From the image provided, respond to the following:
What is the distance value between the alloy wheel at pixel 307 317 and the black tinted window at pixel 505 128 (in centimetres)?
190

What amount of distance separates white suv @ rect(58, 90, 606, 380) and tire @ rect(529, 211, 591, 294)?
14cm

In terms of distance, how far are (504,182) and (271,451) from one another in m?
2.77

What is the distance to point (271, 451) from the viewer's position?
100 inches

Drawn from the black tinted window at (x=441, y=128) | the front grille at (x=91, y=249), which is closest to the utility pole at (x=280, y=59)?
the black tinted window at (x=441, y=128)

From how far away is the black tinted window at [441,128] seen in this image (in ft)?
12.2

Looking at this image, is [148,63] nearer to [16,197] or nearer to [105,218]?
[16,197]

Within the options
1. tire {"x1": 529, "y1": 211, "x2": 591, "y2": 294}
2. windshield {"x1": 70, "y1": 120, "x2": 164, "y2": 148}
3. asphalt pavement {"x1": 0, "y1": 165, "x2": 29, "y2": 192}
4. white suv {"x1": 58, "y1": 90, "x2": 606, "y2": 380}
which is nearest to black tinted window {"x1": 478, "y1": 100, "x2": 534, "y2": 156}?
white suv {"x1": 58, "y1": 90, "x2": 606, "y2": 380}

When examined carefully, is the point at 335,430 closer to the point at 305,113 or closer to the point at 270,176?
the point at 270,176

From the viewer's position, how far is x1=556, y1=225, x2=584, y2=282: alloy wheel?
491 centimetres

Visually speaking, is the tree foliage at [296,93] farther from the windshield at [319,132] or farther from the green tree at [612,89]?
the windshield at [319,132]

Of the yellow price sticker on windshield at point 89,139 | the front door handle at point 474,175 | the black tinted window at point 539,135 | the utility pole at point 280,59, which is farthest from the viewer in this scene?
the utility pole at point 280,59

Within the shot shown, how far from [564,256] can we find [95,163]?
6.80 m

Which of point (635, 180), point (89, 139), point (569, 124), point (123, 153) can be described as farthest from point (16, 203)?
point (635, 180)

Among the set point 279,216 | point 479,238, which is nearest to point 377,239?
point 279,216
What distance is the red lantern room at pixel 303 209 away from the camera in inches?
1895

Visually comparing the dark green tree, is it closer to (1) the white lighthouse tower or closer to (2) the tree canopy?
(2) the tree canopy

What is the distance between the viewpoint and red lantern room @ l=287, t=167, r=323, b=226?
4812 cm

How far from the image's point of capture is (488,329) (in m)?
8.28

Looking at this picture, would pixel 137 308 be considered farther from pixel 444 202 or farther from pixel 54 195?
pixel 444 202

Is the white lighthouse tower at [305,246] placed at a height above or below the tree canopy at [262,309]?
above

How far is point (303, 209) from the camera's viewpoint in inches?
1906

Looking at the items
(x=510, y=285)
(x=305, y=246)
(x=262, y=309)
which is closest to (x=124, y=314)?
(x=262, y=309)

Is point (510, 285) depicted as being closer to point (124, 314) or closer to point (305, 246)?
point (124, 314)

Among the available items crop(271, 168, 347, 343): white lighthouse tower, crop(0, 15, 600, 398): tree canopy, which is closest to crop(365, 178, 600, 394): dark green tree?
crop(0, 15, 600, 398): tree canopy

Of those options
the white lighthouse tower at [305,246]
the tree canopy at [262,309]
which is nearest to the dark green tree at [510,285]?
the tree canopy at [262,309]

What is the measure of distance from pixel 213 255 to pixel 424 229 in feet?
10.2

_ _ _

WRITTEN TASK:
Send back each record exactly as it stands.

EXERCISE RESPONSE:
From the image provided, respond to the following:
What is the distance value between the alloy wheel at pixel 307 317 and the black tinted window at pixel 505 128 (in centimetres)?
190

What amount of distance separates white suv @ rect(58, 90, 606, 380) and tire @ rect(529, 211, 591, 294)?
14cm

In terms of distance, how far are (504,182) and (271,451) from one another in m?
2.77

What is the distance to point (271, 451) from the viewer's position?
100 inches

Drawn from the black tinted window at (x=441, y=128) | the front grille at (x=91, y=249), which is closest to the utility pole at (x=280, y=59)?
the black tinted window at (x=441, y=128)

From how far away is the black tinted window at [441,128] seen in this image (in ft)?
12.2

Looking at this image, is [148,63] nearer to [16,197] or nearer to [105,218]?
[16,197]

Within the options
1. tire {"x1": 529, "y1": 211, "x2": 591, "y2": 294}
2. windshield {"x1": 70, "y1": 120, "x2": 164, "y2": 148}
3. asphalt pavement {"x1": 0, "y1": 165, "x2": 29, "y2": 192}
4. white suv {"x1": 58, "y1": 90, "x2": 606, "y2": 380}
which is nearest to black tinted window {"x1": 478, "y1": 100, "x2": 534, "y2": 156}?
white suv {"x1": 58, "y1": 90, "x2": 606, "y2": 380}

When examined carefully, is the point at 335,430 closer to the point at 305,113 or closer to the point at 270,176?
the point at 270,176

From the viewer's position, how far is x1=556, y1=225, x2=584, y2=282: alloy wheel?
491 centimetres

Visually speaking, is the tree foliage at [296,93] farther from the windshield at [319,132] or farther from the green tree at [612,89]?
the windshield at [319,132]

Of the yellow price sticker on windshield at point 89,139 | the front door handle at point 474,175 | the black tinted window at point 539,135 | the utility pole at point 280,59, which is farthest from the viewer in this scene?
the utility pole at point 280,59

Within the shot shown, how far from [564,256] can we find [95,163]?
6.80 m

Which of point (635, 180), point (89, 139), point (569, 124), point (123, 153) can be described as farthest from point (16, 203)?
point (635, 180)

Among the set point 279,216 | point 479,238, which is nearest to point 377,239?
point 279,216
What distance is the red lantern room at pixel 303 209 away from the camera in inches?
1895

Visually comparing the dark green tree, is it closer to (1) the white lighthouse tower or closer to (2) the tree canopy?
(2) the tree canopy

What is the distance between the viewpoint and red lantern room @ l=287, t=167, r=323, b=226?
4812 cm

How far from the image's point of capture is (488,329) (in m)?
8.28

Looking at this picture, would pixel 137 308 be considered farther from pixel 444 202 or farther from pixel 54 195?
pixel 444 202

Is the white lighthouse tower at [305,246] placed at a height above or below the tree canopy at [262,309]?
above

How far is point (303, 209) from the camera's viewpoint in inches?
1906

Looking at the items
(x=510, y=285)
(x=305, y=246)
(x=262, y=309)
which is closest to (x=124, y=314)?
(x=262, y=309)

Is point (510, 285) depicted as being closer to point (124, 314) or closer to point (305, 246)?
point (124, 314)

Among the available items crop(271, 168, 347, 343): white lighthouse tower, crop(0, 15, 600, 398): tree canopy, which is closest to crop(365, 178, 600, 394): dark green tree?
crop(0, 15, 600, 398): tree canopy

Of those options
the white lighthouse tower at [305,246]
the tree canopy at [262,309]
which is nearest to the dark green tree at [510,285]?
the tree canopy at [262,309]

What is the measure of distance from pixel 213 255 to pixel 424 229 in feet?
10.2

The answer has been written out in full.